Signed-off-by: Housam Alamour <halam...@redhat.com>
---
 NEWS                       |   4 +
 configure.ac               |  15 +++
 doc/srcfiles.1             |  20 +++-
 src/Makefile.am            |   2 +-
 src/srcfiles.cxx           | 193 ++++++++++++++++++++++++++++++++++---
 tests/run-srcfiles-self.sh |  40 +++++++-
 6 files changed, 251 insertions(+), 23 deletions(-)

diff --git a/NEWS b/NEWS
index 53c717eb..388a3b63 100644
--- a/NEWS
+++ b/NEWS
@@ -1,5 +1,9 @@
 Version 0.190
 
+srcfiles: added srcfiles tool that lists all the source files of a given 
+          DWARF/ELF file. May also be used to create fetch the source files and
+          place them into a zip.
+
 readelf: Support readelf -Ds, --use-dynamic --symbol.
 
 debuginfod: Schema change (reindexing required, sorry!) for a 60%
diff --git a/configure.ac b/configure.ac
index 29ed32fe..3bfd2097 100644
--- a/configure.ac
+++ b/configure.ac
@@ -880,6 +880,21 @@ AC_ARG_ENABLE(debuginfod-urls,
 AC_SUBST(DEBUGINFOD_URLS, $default_debuginfod_urls)                
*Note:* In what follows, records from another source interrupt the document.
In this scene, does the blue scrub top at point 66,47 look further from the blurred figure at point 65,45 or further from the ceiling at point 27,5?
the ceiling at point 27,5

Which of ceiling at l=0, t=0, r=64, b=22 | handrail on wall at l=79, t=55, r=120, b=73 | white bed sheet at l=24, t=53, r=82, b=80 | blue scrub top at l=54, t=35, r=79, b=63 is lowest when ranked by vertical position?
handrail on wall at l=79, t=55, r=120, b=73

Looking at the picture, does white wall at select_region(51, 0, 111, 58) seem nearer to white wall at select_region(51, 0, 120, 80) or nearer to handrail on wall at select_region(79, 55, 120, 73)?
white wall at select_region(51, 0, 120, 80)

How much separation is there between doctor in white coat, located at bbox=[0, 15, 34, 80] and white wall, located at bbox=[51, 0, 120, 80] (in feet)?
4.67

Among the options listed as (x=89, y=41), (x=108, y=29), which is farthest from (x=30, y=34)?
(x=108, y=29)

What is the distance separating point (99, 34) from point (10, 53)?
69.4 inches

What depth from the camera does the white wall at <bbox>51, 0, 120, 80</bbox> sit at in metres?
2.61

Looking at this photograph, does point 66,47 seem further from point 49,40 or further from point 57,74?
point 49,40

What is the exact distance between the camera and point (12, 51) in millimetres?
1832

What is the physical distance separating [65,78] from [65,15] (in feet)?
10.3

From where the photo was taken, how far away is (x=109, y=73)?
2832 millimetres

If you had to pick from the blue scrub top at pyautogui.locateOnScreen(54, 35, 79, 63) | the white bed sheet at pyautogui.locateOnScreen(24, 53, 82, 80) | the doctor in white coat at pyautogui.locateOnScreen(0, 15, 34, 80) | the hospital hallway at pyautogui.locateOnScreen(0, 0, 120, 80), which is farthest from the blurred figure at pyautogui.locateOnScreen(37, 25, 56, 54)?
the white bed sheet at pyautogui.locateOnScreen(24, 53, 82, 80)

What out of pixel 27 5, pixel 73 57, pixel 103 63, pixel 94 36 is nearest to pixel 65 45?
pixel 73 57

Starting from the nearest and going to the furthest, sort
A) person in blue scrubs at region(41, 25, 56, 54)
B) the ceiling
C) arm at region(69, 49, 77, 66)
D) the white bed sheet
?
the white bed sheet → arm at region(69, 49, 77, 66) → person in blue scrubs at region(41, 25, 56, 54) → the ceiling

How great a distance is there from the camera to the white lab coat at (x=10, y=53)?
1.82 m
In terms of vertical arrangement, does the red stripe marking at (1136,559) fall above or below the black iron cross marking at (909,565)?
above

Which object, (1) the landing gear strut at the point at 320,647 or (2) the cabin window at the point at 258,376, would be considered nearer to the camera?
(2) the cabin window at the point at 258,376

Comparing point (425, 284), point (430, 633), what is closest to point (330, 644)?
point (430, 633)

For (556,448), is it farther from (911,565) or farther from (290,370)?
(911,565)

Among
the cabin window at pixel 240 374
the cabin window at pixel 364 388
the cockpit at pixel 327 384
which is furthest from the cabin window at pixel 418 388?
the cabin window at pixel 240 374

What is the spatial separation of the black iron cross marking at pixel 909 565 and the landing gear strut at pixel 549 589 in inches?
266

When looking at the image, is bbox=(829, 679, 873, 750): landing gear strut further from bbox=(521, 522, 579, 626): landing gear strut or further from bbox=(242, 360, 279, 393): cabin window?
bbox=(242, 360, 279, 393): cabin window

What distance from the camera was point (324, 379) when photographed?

 AC_CONFIG_FILES([config/profile.sh config/profile.csh])
 
+dnl Check if libarchive is available to determine if the
+dnl srcfiles --zip option should be enabled or disabled
+AC_CACHE_CHECK([whether libarchive is available],
+    ac_cv_have_libarchive,
+    [AC_COMPILE_IFELSE([AC_LANG_SOURCE([[
+        #include <archive.h>
+    ]])],
+        ac_cv_have_libarchive=yes,
+        ac_cv_have_libarchive=no)])
+AS_IF([test "x$ac_cv_have_libarchive" = "xyes"],
+    [
+        AC_DEFINE([HAVE_LIBARCHIVE], [1], [Define to 1 if libarchive is 
available])
+    ])
+AM_CONDITIONAL([HAVE_LIBARCHIVE], [test "x$ac_cv_have_libarchive" = "xyes"])
+
 AC_OUTPUT
 
 AC_MSG_NOTICE([
diff --git a/doc/srcfiles.1 b/doc/srcfiles.1
index 6149c21b..6157045b 100644
--- a/doc/srcfiles.1
+++ b/doc/srcfiles.1
@@ -21,15 +21,18 @@
 eu-srcfiles \- Lists the source files of a DWARF/ELF file.
 
 .SH "SYNOPSIS"
-eu-srcfiles [\fB\-0\fR|\fB\-\-null\fR] [\fB\-c\fR|\fB\-\-cu\-only\fR] 
[\fB\-v\fR|\fB\-\-verbose\fR] INPUT
+eu-srcfiles [\fB\-0\fR|\fB\-\-null\fR] [\fB\-c\fR|\fB\-\-cu\-only\fR] 
[\fB\-v\fR|\fB\-\-verbose\fR] [\fB\-z\fR|\fB\-\-zip\fR] INPUT
 
 .SH "DESCRIPTION"
-\fBeu-srcfiles\fR lists the source files of a given \s-DWARF/ELF\s0
+\fBeu-srcfiles\fR lists all the source files of a given DWARF/ELF
 file.  This list is based on a search of the DWARF debuginfo, which
 may be automatically fetched by debuginfod if applicable.  The target
 file may be an executable, a coredump, a process, or even the running
 kernel.  The default is the file 'a.out'.  The source file names are
-made unique and printed to standard output.
+made unique and printed to standard output. The source files can be
+placed in a zip file that is sent to stdout.
+
+Note that all occurrences of '/./' and '/../' in the path name are 
canonicalized.
 
 .SH "INPUT OPTIONS"
 The long and short forms of options, shown here as alternatives, are
@@ -78,7 +81,7 @@ Print program version.
 
 .TP
 \fB\-0, \-\-null\fR
-Separate items by a null instead of a newline.
+Separate items by a null instead of a newline. Cannot be used with the zip 
option becuase it raises errors when unzipping.
 
 .TP
 \fB\-c, \-\-cu\-only\fR
@@ -88,6 +91,10 @@ Only list the CU names.
 \fB\-v, \-\-verbose\fR
 Increase verbosity of logging messages.
 
+.TP
+\fB\-z, \-\-zip\fR
+Zip all the source files and send to stdout. Cannot be used with the null 
option becuase it raises errors when unzipping.
+
 
 .SH EXAMPLES
 
@@ -119,6 +126,11 @@ List the source files of a kernel image.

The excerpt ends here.